_Task to complete_. Precisely the lines from the one with "family: Leporidae" through the end of the data, both included, must make up the response, each restated word for word.
*** Opening Available data ***
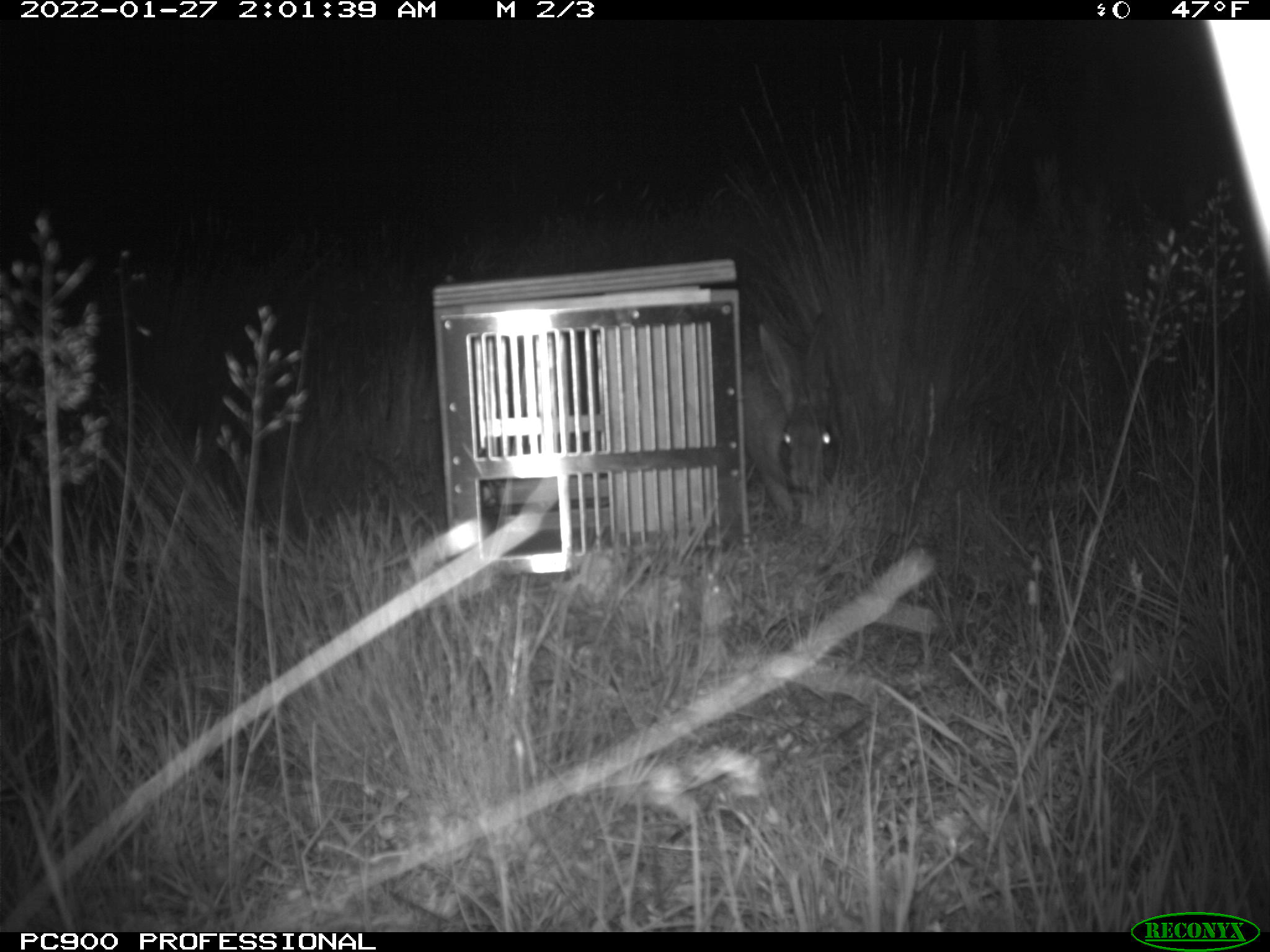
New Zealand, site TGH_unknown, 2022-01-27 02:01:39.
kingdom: Animalia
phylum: Chordata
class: Mammalia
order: Lagomorpha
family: Leporidae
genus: Lepus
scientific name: Lepus europaeus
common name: brown hare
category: hare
*** Closing Available data ***
_Response below_.
family: Leporidae
genus: Lepus
scientific name: Lepus europaeus
common name: brown hare
category: hare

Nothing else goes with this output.